Suppose that there exists one vertex-gadget \(P_v\) with i solution vertices, \(1\le i\le 3\). We show that we may add \(4-i\) solution vertices to it so that \(C'\cap V(P_v)=F_v\). Consider the set of edge-vertices belonging to \(C'\). Since we had \(|C'|=4k\) and all but one vertex-gadget contain exactly four solution vertices, there are at least \(4-i\) edge-vertices in the current solution set. Then, we remove an arbitrary set of \(4-i\) edge-vertices from \(C'\) and instead, we replace the set \(V(P_v)\cap C'\) by the set \(F_v\) of special vertices of \(P_v\). We now claim that this does not decrease the number of classes induced by \(C'\). Indeed, any edge-vertex, since it has degree 2, may contribute to at most three equivalence classes, and the i solution vertices in \(P_v\) can contribute to at most \(2^{i}\) classes. Summing up, in the old solution set, these four vertices contribute to at most \(3(4-i)+2^{i}\) classes, which is less than 12 since \(1\le i\le 3\). In the new solution, these four vertices contribute to at least 12 classes, which proves our above claim.

We now know that there are 4i edge-vertices in \(C'\), for some \(i\le k\). All other solution vertices are special vertices in some vertex-gadgets. By similar arguments as in the previous paragraph, we may select any four of them and replace them with some set \(F_v\) of special vertices of some vertex-gadget \(P_v\). Before this modification, these four solution vertices may have contributed to at most \(3\cdot 4=12\) classes, while the new four solution vertices now contribute to at least 12 classes.

Applying the above arguments, we have proved the existence of the required set \(C''\) that satisfies conditions (1)–(3).

Therefore, we may now assume that the solution \(C''\) contains no edge-vertices, and for each vertex-gadget \(P_v\), \(C''\cap V(P_v)\in \{\emptyset , F_v\}\). We define as solution S for I the set of vertices v of G for which \(P_v\) contains four vertices of \(C''\). Then, \(val(S)=val(C')-12k-1\). Considering an optimal solution \(C'\) for \(I'\), we have \(opt(I) \ge opt(I')-12k-1\). Using (1), we conclude that \(opt(I') = opt(I)+12k+1 \le opt(I) + 24 opt(I) + 1\) since \(k \leqslant 2opt(I)\) and thus \(opt(I') \le 26 opt(I)\).

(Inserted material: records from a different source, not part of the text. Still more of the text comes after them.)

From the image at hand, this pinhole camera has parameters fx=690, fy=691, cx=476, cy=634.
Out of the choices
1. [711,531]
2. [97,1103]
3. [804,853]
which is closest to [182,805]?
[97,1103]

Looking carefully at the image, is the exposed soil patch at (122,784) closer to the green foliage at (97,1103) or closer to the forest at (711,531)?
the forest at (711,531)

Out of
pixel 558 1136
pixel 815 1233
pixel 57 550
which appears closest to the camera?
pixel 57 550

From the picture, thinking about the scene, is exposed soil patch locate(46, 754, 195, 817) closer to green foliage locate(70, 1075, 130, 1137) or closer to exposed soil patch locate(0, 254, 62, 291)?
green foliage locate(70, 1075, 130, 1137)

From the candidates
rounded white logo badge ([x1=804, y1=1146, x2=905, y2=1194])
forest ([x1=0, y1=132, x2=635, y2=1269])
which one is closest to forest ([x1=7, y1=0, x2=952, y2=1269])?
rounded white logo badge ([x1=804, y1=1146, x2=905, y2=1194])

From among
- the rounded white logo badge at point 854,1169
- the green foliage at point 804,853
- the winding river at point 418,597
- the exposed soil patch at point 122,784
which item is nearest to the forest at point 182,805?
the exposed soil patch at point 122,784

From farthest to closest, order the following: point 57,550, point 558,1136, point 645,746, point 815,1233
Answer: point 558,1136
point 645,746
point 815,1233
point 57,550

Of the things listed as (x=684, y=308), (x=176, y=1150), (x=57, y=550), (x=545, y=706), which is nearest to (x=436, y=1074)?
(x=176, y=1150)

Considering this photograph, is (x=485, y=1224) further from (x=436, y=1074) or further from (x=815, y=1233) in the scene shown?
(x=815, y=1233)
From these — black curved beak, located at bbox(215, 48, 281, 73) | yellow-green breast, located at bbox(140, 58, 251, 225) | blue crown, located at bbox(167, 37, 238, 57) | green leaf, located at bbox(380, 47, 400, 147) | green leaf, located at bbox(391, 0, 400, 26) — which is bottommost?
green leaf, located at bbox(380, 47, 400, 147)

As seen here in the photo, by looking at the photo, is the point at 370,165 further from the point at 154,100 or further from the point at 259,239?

Moreover, we have \(opt(I) - val(S) = opt(I') -12k - 1 - (val(C')-12k-1) = opt(I')-val(C')\).

Thus, our reduction is an L-reduction with \(\alpha =26\) and \(\beta = 1\).     \(\square \)

Proposition 8 and Theorem 18 give the following corollary:

Corollary 19

Max Partial VC Dimension is \(\mathsf {APX}\)-complete for bounded degree graphs.

5 Conclusion

In this paper, we defined and studied generalization of Distinguishing Transversal and VC Dimension. The probably most intriguing open question seems to be the approximation complexity of Max Partial VC Dimension. In particular, does the problem admit a constant-factor approximation algorithm? As a first step, one could determine whether such an approximation algorithm exists in superpolynomial time, or on special subclasses such as neighbourhood hypergraphs of specific graphs. We have seen that there exist polynomial-time approximation algorithms with a sublinear ratio for special cases; does one exist in the general case?